> Page extract

[Challenge] implementing the ambiguous operator in D

[Philippe Sigaud]

On Sun, Sep 5, 2010 at 12:00, Simen kjaeraas <simen.kjaras at gmail.com> wrote:

> Philippe Sigaud <philippe.sigaud at gmail.com> wrote:
>
>  I guess the D syntax would be
>> auto x = amb([1,2,3]);
>> auto y =amb([4,5,6]);
>> x*y == 8; // forces desambiguation => the ambs explore the possibilities.
>> assert(x == amb([2]));
>> assert(y == amb([4]));
>>
>> There is only one value left, no more ambiguity.
>>
>
> But what happens in the case where there is more than one value left?
>

If I understand correctly the linked Ruby and Haskell versions, the search
stops as soon as you find a possibility. But then, I'm no pro on this.




> That's one of the reasons I feel that doing the combination, then
> filtering it, is more correct. There is also the fact that the above
> syntax does not let you call arbitrary functions in the requirements,
> something filter does.

> Stored records
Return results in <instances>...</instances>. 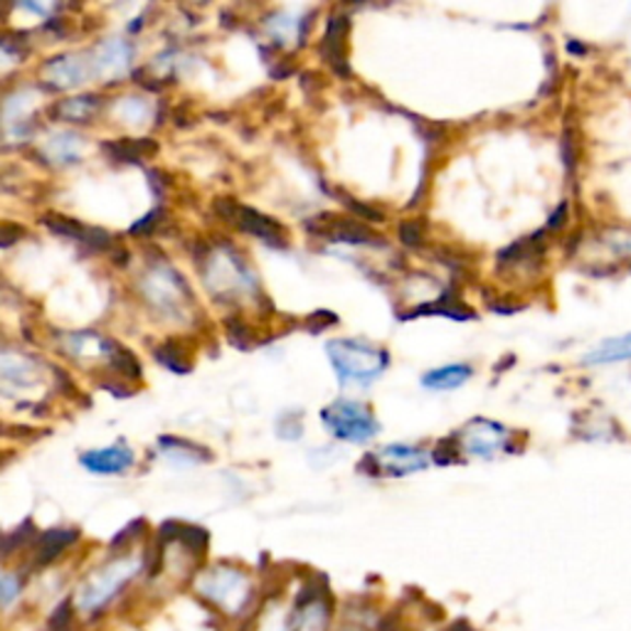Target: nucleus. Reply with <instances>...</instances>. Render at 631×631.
<instances>
[{"mask_svg":"<svg viewBox=\"0 0 631 631\" xmlns=\"http://www.w3.org/2000/svg\"><path fill=\"white\" fill-rule=\"evenodd\" d=\"M627 360H631V333L605 341L597 351L587 353V358H585L587 365H611V363H627Z\"/></svg>","mask_w":631,"mask_h":631,"instance_id":"obj_12","label":"nucleus"},{"mask_svg":"<svg viewBox=\"0 0 631 631\" xmlns=\"http://www.w3.org/2000/svg\"><path fill=\"white\" fill-rule=\"evenodd\" d=\"M136 570H138L136 560H122V562H114V565L104 567L102 572H96V575L84 585L82 595H79V605H82L84 609L104 607L106 601L136 575Z\"/></svg>","mask_w":631,"mask_h":631,"instance_id":"obj_3","label":"nucleus"},{"mask_svg":"<svg viewBox=\"0 0 631 631\" xmlns=\"http://www.w3.org/2000/svg\"><path fill=\"white\" fill-rule=\"evenodd\" d=\"M469 378H471L469 365L457 363V365H444V368L427 372L422 378V385L429 390H454V388H461V385Z\"/></svg>","mask_w":631,"mask_h":631,"instance_id":"obj_11","label":"nucleus"},{"mask_svg":"<svg viewBox=\"0 0 631 631\" xmlns=\"http://www.w3.org/2000/svg\"><path fill=\"white\" fill-rule=\"evenodd\" d=\"M325 629V607L323 601H311L309 607L301 609L296 619V631H323Z\"/></svg>","mask_w":631,"mask_h":631,"instance_id":"obj_18","label":"nucleus"},{"mask_svg":"<svg viewBox=\"0 0 631 631\" xmlns=\"http://www.w3.org/2000/svg\"><path fill=\"white\" fill-rule=\"evenodd\" d=\"M323 422L333 432V437L345 441H368L378 432V422H375L370 410L360 402L348 400H339L331 408H325Z\"/></svg>","mask_w":631,"mask_h":631,"instance_id":"obj_2","label":"nucleus"},{"mask_svg":"<svg viewBox=\"0 0 631 631\" xmlns=\"http://www.w3.org/2000/svg\"><path fill=\"white\" fill-rule=\"evenodd\" d=\"M508 439V432L501 427V424H493L486 420H477L471 422L469 432L463 434V444H467V449L471 454H477V457H491V454H496L503 444Z\"/></svg>","mask_w":631,"mask_h":631,"instance_id":"obj_6","label":"nucleus"},{"mask_svg":"<svg viewBox=\"0 0 631 631\" xmlns=\"http://www.w3.org/2000/svg\"><path fill=\"white\" fill-rule=\"evenodd\" d=\"M309 230H316L319 234H325L329 240L335 242H351V244H375L380 242L370 227H365L348 217H333V215H321L319 220L309 222Z\"/></svg>","mask_w":631,"mask_h":631,"instance_id":"obj_5","label":"nucleus"},{"mask_svg":"<svg viewBox=\"0 0 631 631\" xmlns=\"http://www.w3.org/2000/svg\"><path fill=\"white\" fill-rule=\"evenodd\" d=\"M422 225L420 222H402L400 225V240L408 244V246H420L422 244Z\"/></svg>","mask_w":631,"mask_h":631,"instance_id":"obj_21","label":"nucleus"},{"mask_svg":"<svg viewBox=\"0 0 631 631\" xmlns=\"http://www.w3.org/2000/svg\"><path fill=\"white\" fill-rule=\"evenodd\" d=\"M82 463L92 473H122L134 463V451L126 449L124 444H116V447L84 454Z\"/></svg>","mask_w":631,"mask_h":631,"instance_id":"obj_9","label":"nucleus"},{"mask_svg":"<svg viewBox=\"0 0 631 631\" xmlns=\"http://www.w3.org/2000/svg\"><path fill=\"white\" fill-rule=\"evenodd\" d=\"M126 65H128V47L124 43H118V39H112V43H106V45L99 47V53H96V69H99V72L116 74V72H122Z\"/></svg>","mask_w":631,"mask_h":631,"instance_id":"obj_15","label":"nucleus"},{"mask_svg":"<svg viewBox=\"0 0 631 631\" xmlns=\"http://www.w3.org/2000/svg\"><path fill=\"white\" fill-rule=\"evenodd\" d=\"M156 358L161 360L163 365H168L171 370H175V372H187V370H191V363L183 360V355L177 353L173 345H163V348H158Z\"/></svg>","mask_w":631,"mask_h":631,"instance_id":"obj_20","label":"nucleus"},{"mask_svg":"<svg viewBox=\"0 0 631 631\" xmlns=\"http://www.w3.org/2000/svg\"><path fill=\"white\" fill-rule=\"evenodd\" d=\"M45 72L49 74V79H55L59 87H72L77 82H82L87 77V69L84 65L79 62L74 57H57L53 62H47Z\"/></svg>","mask_w":631,"mask_h":631,"instance_id":"obj_13","label":"nucleus"},{"mask_svg":"<svg viewBox=\"0 0 631 631\" xmlns=\"http://www.w3.org/2000/svg\"><path fill=\"white\" fill-rule=\"evenodd\" d=\"M200 589L217 605L240 609L246 599V580L234 570H215L200 582Z\"/></svg>","mask_w":631,"mask_h":631,"instance_id":"obj_4","label":"nucleus"},{"mask_svg":"<svg viewBox=\"0 0 631 631\" xmlns=\"http://www.w3.org/2000/svg\"><path fill=\"white\" fill-rule=\"evenodd\" d=\"M329 355L341 382L368 385L388 368V353L365 341H331Z\"/></svg>","mask_w":631,"mask_h":631,"instance_id":"obj_1","label":"nucleus"},{"mask_svg":"<svg viewBox=\"0 0 631 631\" xmlns=\"http://www.w3.org/2000/svg\"><path fill=\"white\" fill-rule=\"evenodd\" d=\"M158 220H161V213H158V210L148 213L141 222H136V225L131 227V232H134V234H148V232H153V227H156Z\"/></svg>","mask_w":631,"mask_h":631,"instance_id":"obj_22","label":"nucleus"},{"mask_svg":"<svg viewBox=\"0 0 631 631\" xmlns=\"http://www.w3.org/2000/svg\"><path fill=\"white\" fill-rule=\"evenodd\" d=\"M0 585H3V601H5V605H10V601H13V597H15V592L20 589V585H15V580L10 577V575H5Z\"/></svg>","mask_w":631,"mask_h":631,"instance_id":"obj_24","label":"nucleus"},{"mask_svg":"<svg viewBox=\"0 0 631 631\" xmlns=\"http://www.w3.org/2000/svg\"><path fill=\"white\" fill-rule=\"evenodd\" d=\"M237 222H240L244 232L260 237V240L264 242L279 244V246L286 244V232L282 230V225L269 220V217L262 213L252 210V207H240V210H237Z\"/></svg>","mask_w":631,"mask_h":631,"instance_id":"obj_10","label":"nucleus"},{"mask_svg":"<svg viewBox=\"0 0 631 631\" xmlns=\"http://www.w3.org/2000/svg\"><path fill=\"white\" fill-rule=\"evenodd\" d=\"M96 106H99L96 96H77L59 104L57 112L62 114L67 122H87V118L94 114Z\"/></svg>","mask_w":631,"mask_h":631,"instance_id":"obj_17","label":"nucleus"},{"mask_svg":"<svg viewBox=\"0 0 631 631\" xmlns=\"http://www.w3.org/2000/svg\"><path fill=\"white\" fill-rule=\"evenodd\" d=\"M69 619H72V611H69V605L65 601V605L55 611V617H53V627H55L57 631H65L67 624H69Z\"/></svg>","mask_w":631,"mask_h":631,"instance_id":"obj_23","label":"nucleus"},{"mask_svg":"<svg viewBox=\"0 0 631 631\" xmlns=\"http://www.w3.org/2000/svg\"><path fill=\"white\" fill-rule=\"evenodd\" d=\"M43 222L53 230L55 234H62V237H72V240L84 242L87 240V230L79 222L69 220L65 215H47L43 217Z\"/></svg>","mask_w":631,"mask_h":631,"instance_id":"obj_19","label":"nucleus"},{"mask_svg":"<svg viewBox=\"0 0 631 631\" xmlns=\"http://www.w3.org/2000/svg\"><path fill=\"white\" fill-rule=\"evenodd\" d=\"M106 151H112L114 158H122V161H138L148 153H156L158 146L148 138H141V141H114L106 144Z\"/></svg>","mask_w":631,"mask_h":631,"instance_id":"obj_16","label":"nucleus"},{"mask_svg":"<svg viewBox=\"0 0 631 631\" xmlns=\"http://www.w3.org/2000/svg\"><path fill=\"white\" fill-rule=\"evenodd\" d=\"M348 18H331L329 27H325L321 53L325 57V62H331L335 72L348 77V59H345V37H348Z\"/></svg>","mask_w":631,"mask_h":631,"instance_id":"obj_7","label":"nucleus"},{"mask_svg":"<svg viewBox=\"0 0 631 631\" xmlns=\"http://www.w3.org/2000/svg\"><path fill=\"white\" fill-rule=\"evenodd\" d=\"M77 538H79L77 530H47L43 540H39V552H37L39 565H47V562H53L59 552L72 546Z\"/></svg>","mask_w":631,"mask_h":631,"instance_id":"obj_14","label":"nucleus"},{"mask_svg":"<svg viewBox=\"0 0 631 631\" xmlns=\"http://www.w3.org/2000/svg\"><path fill=\"white\" fill-rule=\"evenodd\" d=\"M375 463H382V469L390 477H404V473L420 471L427 467V459L422 457L420 449L404 447V444H390L380 451V457H375Z\"/></svg>","mask_w":631,"mask_h":631,"instance_id":"obj_8","label":"nucleus"}]
</instances>
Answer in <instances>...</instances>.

> Task requirements
A: In the ambiguous-operator thread, when does the search stop in the linked Ruby and Haskell versions?
B: Write out the part of the ambiguous-operator thread that opens with the words containing "If I understand" and closes with "something filter does.".
C: Continue the ambiguous-operator thread from the point where it stops.

> Final results
A: It stops as soon as a possibility is found.

B:
If I understand correctly the linked Ruby and Haskell versions, the search
stops as soon as you find a possibility. But then, I'm no pro on this.




> That's one of the reasons I feel that doing the combination, then
> filtering it, is more correct. There is also the fact that the above
> syntax does not let you call arbitrary functions in the requirements,
> something filter does.

C:
The combining and filtering is interesting (in this case, it'd be like doing
a  list comprehension).
But the real challenge in the SO question is the 'going back in time' part,
which I have trouble to understand : how can you modify x and y through a
multiplication and a comparison?

I did a range comprehension maybe one year ago, which would be partially
equivalent to the problem:

auto solution = comp!("[a,b]", "a*b == 8")([1,2,3], [4,5,6]);

solution is a range, in this case a one element range, containing only
[2,4].


Philippe



>
>
>
>  Maybe in this case an
>> 'alias possibilities[0] this' could do the trick:
>>
>> assert(x == 2);
>> assert(y == 4);
>>
>> Can we do alias someArray[0] this; ?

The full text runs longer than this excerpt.